Education Minister Ronald Thwaites addressing yesterday’s Jamaica Observer Monday Exchange at the newspaper’s head office in Kingston. (PHOTO: ANTONIO GRAHAM)

All teachers' colleges will this year receive tablets under the Tablets in Schools project, which began last year with a pilot in 38 educational institutions, Education Minister Ronald Thwaites said yesterday.

"In the pilot, the Ministry of Education didn't choose the schools, but Sam Sharpe was one of the teachers' colleges that got tablets," said Thwaites. "This year, all of the teachers' colleges will, because you can't have the students getting it and the teachers are not," he added.

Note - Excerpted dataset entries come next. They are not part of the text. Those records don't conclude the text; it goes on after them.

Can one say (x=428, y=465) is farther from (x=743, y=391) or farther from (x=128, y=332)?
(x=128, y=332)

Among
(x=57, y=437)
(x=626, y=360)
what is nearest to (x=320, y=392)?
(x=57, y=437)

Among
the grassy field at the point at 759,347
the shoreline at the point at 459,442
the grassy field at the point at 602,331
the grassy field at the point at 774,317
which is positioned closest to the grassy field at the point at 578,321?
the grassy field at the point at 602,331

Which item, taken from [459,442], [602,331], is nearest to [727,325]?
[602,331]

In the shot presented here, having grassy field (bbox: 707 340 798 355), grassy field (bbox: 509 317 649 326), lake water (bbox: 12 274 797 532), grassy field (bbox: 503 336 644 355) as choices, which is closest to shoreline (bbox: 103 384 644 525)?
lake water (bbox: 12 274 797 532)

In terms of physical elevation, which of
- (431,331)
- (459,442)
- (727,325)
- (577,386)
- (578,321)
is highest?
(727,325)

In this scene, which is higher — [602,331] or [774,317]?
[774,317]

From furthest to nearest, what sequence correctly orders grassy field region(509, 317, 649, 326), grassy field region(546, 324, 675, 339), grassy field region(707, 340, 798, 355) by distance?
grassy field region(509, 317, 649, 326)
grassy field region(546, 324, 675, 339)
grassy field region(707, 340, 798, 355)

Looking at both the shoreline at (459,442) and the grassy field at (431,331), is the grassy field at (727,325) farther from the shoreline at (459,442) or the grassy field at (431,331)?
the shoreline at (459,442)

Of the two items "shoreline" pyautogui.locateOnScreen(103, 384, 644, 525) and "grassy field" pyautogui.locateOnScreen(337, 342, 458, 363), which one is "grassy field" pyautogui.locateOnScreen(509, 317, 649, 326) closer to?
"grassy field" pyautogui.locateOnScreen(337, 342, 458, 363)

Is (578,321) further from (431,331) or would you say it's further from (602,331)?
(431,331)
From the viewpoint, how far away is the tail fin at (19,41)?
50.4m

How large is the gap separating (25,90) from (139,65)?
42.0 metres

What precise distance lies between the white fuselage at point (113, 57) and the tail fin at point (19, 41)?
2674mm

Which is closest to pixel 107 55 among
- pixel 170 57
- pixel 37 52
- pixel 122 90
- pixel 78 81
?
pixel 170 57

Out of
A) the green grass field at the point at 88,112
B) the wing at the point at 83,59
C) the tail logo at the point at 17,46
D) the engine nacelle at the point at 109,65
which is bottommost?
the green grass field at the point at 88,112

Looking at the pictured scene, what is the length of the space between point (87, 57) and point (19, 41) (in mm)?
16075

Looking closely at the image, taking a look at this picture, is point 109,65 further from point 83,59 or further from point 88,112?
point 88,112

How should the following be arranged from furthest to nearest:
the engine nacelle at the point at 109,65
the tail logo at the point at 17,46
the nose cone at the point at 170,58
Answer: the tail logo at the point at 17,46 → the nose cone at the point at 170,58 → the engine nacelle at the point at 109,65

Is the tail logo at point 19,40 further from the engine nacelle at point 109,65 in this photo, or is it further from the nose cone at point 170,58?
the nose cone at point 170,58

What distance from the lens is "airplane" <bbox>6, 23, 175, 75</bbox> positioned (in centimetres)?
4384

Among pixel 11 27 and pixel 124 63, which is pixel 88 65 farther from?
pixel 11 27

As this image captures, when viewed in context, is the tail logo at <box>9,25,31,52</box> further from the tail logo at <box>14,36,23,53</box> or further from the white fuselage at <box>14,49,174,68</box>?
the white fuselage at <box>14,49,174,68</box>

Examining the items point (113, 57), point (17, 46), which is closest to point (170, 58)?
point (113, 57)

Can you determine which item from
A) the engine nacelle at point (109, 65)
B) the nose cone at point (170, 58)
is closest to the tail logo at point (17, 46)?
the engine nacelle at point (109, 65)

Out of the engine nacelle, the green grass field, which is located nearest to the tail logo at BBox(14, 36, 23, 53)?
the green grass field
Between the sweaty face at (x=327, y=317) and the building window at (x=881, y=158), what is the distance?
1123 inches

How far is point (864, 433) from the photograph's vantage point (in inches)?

In fact, the education ministry is moving to have all the needed books, starting at the primary level and including the basic texts at the secondary level, uploaded to tablets.

The minister made the disclosure yesterday while speaking to reporters and editors at the Jamaica Observer Monday Exchange at the newspaper's Beechwood Avenue headquarters in Kingston.

"The ministry's decision to make more textbooks available in e-book format is to facilitate the widespread use of computer tablets in schools. In addition to students who receive tablets as part of the e-Learning project, the ministry is encouraging parents to acquire these devices and we will place the e-books on them," Thwaites said.

"Putting the textbooks in electronic format will result in savings for the ministry, by eliminating the need for book repairs as well as the cost associated with transportation," he said, adding that the ministry is now working with publishers.

The ministry, in 2015/2016, intends to provide texts in e-format from both the approved and supplementary lists.

"This will include all books at grade one to three, except for math texts. Some texts at grade four to six and seven to 13 will also be available in e-format," Thwaites said. "The ministry is currently in discussions with publishers, so this number could increase by the start of the next academic year," he added.

The education minister, meanwhile, said more creativity is needed when loading applications to the tablets because there are several other free material that can improve the method and practice of teaching than are being used.

However, while the Tablets in Schools project has been having positive effects, the minister admitted that there was also a negative side.

"...Family members are using the tablets at home to show blue movies for hire, causing us to question the whole (thing)," said Thwaites. "The teachers, by and large, don't understand the system as well as plenty of the students."

The minister said it was, therefore, a "constant process of ensuring that good comes out of what is a tremendous expenditure".

In the meantime, Thwaites said there are many things that have to be done with teacher training colleges.

"One is that every teacher from now on will not be graduating unless they do, not just a module, but a whole course in special education," Thwaites insisted.

"...It is absolutely critical that our teachers, who are the first responders, learn to identify a special need and not run away from it at the earliest stage; and the second thing they have to do is they have to become far more digitally competent."